The dispute is being heard this week in the Court of the Chancery in Delaware by the same chancellor, Kathaleen McCormick, who oversaw Twitter’s lawsuit against Musk for performance of his agreement to buy the social media company. That suit never went to trial after Musk reversed course in late October and proceeded with the purchase.
Plaintiff’s attorneys say the compensation – even its $2.6 billion fair-value estimate at the time it was approved – is orders of magnitude above what any other well-compensated CEO earns.
Tornetta, owner of a company that makes after-market audio gear for cars and a one-time drummer for a heavy metal band called Dawn of Correction, owns nine shares of the company. In filing the suit on behalf of all shareholders, he claims the board, in passing the plan, was only doing the bidding of Musk, whose roughly 22% share of the company at the time made him the controlling shareholder.
The board passed the plan at a vote representing about 80% of the shareholders, considered low by board standards. CEO pay packages, considered a routine board function, typically pass with at least 95% of vote shares, according to proxy advisory firm Institutional Shareholder Services, which had advised against approving the plan, Reuters reported.
In Musk’s case, the vote was even lower if the two votes cast by him and his brother, Kimbal Musk, who is also a board member, are taken out. That would have dropped the vote to 73%.
When the board vote is broken down by shareholders represented, it passed by 63,014,339 saying yes to 23,407,632 saying no.
Given those margins, the vote suggests “there is support, but skepticism” among investors, says John Trentacoste, a former partner at pay consultant Farient Advisors, according to the Reuters report.
In a 2019 court decision denying a motion to dismiss the case, then-Chancellor Joseph Slights of the Delaware Court of Chancery acknowledged the pay structure is not unlike the package approved for Musk in 2012, when the company was struggling to meet early production goals. The company back then had a valuation of about $3.2 billion and Musk’s compensation was a nominal $1 plus incentive pay based on performance against the company stock price and operational goals.

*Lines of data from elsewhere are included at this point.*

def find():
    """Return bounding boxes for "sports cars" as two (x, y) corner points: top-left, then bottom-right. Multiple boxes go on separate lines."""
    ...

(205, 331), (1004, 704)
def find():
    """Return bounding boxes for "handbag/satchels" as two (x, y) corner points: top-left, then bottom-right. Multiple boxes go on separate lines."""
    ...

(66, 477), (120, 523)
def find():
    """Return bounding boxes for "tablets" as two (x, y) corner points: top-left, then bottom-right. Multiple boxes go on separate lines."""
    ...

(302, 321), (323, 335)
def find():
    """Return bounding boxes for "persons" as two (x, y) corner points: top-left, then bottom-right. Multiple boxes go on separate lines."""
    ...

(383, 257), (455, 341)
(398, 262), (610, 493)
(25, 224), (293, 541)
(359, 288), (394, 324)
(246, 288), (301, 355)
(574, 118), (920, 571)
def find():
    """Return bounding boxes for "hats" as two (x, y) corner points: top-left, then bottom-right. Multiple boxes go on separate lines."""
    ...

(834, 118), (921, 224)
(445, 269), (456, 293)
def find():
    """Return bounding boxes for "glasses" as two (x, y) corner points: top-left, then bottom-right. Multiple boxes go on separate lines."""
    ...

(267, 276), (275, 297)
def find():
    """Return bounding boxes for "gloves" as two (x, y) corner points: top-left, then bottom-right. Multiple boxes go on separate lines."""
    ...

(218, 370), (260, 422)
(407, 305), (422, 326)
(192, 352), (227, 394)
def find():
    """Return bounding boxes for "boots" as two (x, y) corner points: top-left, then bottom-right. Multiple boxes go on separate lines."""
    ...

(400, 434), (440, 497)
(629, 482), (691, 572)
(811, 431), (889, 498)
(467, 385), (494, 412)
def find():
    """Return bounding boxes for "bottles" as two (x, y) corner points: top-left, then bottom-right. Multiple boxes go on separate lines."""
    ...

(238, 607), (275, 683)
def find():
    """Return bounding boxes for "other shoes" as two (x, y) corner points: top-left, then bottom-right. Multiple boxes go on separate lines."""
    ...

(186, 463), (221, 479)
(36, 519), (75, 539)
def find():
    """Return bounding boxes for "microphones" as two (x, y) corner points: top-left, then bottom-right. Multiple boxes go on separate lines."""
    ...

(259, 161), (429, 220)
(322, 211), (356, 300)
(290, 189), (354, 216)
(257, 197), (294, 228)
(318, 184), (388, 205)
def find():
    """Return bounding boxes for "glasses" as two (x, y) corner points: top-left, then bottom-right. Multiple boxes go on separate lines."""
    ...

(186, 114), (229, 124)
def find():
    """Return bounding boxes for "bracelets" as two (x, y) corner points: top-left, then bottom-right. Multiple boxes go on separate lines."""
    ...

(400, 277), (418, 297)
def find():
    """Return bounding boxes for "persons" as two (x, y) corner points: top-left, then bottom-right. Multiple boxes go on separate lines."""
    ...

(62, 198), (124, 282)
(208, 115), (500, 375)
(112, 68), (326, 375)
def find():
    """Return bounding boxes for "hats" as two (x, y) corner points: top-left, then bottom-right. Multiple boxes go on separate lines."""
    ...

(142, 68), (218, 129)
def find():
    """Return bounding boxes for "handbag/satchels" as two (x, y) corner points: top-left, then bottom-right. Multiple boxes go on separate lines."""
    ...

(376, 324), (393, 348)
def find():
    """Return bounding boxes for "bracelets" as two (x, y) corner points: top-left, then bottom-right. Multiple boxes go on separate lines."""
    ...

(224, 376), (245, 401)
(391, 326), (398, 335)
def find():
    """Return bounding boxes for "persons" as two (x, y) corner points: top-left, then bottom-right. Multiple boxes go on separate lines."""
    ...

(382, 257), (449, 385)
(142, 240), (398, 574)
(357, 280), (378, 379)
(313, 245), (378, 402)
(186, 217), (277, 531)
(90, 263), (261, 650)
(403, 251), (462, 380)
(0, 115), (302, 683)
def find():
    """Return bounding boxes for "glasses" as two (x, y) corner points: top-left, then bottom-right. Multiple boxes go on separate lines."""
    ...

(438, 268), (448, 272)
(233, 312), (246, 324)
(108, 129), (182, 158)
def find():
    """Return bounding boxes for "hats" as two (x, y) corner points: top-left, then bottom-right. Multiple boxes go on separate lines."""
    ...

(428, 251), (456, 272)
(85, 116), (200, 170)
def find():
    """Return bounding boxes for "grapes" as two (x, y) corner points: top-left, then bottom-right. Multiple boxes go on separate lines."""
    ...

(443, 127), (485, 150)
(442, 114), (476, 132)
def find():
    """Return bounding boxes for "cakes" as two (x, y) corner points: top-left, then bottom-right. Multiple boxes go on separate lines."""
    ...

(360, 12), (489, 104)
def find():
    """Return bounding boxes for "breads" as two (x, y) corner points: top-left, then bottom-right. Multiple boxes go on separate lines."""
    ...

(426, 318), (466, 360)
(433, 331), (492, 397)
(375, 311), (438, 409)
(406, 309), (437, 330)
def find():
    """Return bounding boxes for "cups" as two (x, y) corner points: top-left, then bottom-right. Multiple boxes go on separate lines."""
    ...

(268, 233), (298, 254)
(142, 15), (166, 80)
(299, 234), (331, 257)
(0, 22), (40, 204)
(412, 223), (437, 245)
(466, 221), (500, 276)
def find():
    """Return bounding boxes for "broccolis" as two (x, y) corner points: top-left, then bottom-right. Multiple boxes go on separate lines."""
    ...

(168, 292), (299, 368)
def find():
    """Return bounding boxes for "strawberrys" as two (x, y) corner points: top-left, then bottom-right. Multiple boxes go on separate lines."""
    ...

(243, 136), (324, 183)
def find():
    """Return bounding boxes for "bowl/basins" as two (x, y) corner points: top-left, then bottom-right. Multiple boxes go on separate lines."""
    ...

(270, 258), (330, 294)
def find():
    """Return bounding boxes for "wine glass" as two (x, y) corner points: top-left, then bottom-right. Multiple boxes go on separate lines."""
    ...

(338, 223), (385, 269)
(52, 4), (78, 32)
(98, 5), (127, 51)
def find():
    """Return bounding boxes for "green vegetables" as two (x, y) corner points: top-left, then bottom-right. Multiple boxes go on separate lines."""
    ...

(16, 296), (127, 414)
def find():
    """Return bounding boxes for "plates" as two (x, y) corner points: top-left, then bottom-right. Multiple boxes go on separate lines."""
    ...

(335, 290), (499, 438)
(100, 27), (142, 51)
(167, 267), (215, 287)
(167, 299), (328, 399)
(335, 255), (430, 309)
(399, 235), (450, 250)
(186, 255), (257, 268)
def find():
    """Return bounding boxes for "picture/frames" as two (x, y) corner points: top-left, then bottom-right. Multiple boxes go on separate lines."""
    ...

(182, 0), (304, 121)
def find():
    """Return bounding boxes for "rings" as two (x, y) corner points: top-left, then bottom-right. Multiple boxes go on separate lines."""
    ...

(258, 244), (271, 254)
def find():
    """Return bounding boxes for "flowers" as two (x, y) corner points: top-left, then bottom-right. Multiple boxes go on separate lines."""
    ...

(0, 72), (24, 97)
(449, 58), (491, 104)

Using that 2012 package as a model, according to Slights’ decision, the compensation committee in 2018 proposed a 10-year grant of stock options that would vest in 12 tranches, each contingent on reaching market capitalization and operational milestones.
On reaching each milestone, options held by Musk representing 1% of Tesla’s outstanding shares would vest.

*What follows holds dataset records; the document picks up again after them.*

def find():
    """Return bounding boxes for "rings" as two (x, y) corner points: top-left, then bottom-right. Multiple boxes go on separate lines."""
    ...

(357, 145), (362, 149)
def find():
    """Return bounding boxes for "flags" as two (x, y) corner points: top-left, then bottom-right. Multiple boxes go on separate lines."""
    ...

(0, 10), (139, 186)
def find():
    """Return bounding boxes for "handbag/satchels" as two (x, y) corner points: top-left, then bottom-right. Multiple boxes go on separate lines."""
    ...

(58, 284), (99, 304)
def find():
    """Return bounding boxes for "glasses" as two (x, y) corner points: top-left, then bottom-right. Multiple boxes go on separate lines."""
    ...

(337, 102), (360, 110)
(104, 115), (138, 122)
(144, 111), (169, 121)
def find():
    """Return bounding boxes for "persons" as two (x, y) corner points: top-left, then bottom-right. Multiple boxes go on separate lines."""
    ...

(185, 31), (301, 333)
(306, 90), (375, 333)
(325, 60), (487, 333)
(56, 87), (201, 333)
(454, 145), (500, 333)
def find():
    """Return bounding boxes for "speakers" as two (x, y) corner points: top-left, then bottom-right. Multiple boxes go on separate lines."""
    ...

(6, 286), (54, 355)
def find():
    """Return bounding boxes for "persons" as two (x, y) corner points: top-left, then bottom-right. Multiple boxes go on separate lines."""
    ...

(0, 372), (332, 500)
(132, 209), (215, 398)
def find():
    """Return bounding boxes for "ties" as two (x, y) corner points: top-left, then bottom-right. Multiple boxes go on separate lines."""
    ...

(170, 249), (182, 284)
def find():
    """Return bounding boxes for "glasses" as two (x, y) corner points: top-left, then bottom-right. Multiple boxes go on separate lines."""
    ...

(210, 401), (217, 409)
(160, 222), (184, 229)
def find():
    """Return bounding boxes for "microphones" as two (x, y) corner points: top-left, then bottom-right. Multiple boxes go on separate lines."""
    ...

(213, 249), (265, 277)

Because Musk’s shares are tied to outstanding shares at the time of the grant, as opposed to 1% of the fully diluted shares at the time of vesting, Musk, and not other shareholders, would absorb the cost of dilution. What’s more, options that don’t vest within 10 years are forfeited and no options will vest if Musk isn’t CEO or other top officer of the company.
By structuring the package that way, according to the decision, the board was trying to keep Musk tied to the company.
At the time the package was approved, the company was valued at around $57 billion. Its valuation rose to $1 trillion briefly in 2021, the first time a company had ever crossed that threshold, and today it’s at close to $607 billion. That means Musk stands to make $56 billion when he’s fully vested in the shares.
Entire fairness standard
By typical business judgment standards, corporate boards are granted wide latitude in approving CEO pay packages, but in his decision to deny defendants’ motion to dismiss in 2019, Slights said that an entire fairness standard rather than a business judgment standard applied, given the extraordinary pay that was at issue.
“I conclude entire fairness is the applicable standard at this pleadings stage given Plaintiff’s well-pled allegations,” Slights said.
Defense counsel are arguing that Musk stood to earn nothing if the company didn’t meet its goals, a structure that was chosen to keep the entrepreneur engaged with the company at a time when his attention was divided among Tesla, his rocket company SpaceX and several other business ventures, including the Boring Company, which digs tunnels.
“At a critical juncture for the company, the plan motivated Musk to focus his exceptional talents on Tesla when Musk’s future with Tesla was uncertain, especially given his other interests and opportunities,” defense counsel said in a court filing, according to Reuters.
They said the plan was created by the board’s compensation committee with help from outside counsel and Compensia, an advisory firm.
Ira Ehrenpreis, a Tesla board member and compensation committee member who managed the back-and-forth over the pay plan, testified this week that Musk didn’t dictate the terms of the package, which he described as “extraordinarily ambitious and difficult,” The Wall Street Journal reported.
Plaintiff’s counsel are trying to make the case that the board was too much under the influence of Musk for the vote on his compensation package to be independent of what he wanted, a breach of their fiduciary duty, and was unfair to the company.
The trial is scheduled to end this week and a decision is expected early next year, according to Reuters. The decision could be appealed to the Delaware Supreme Court.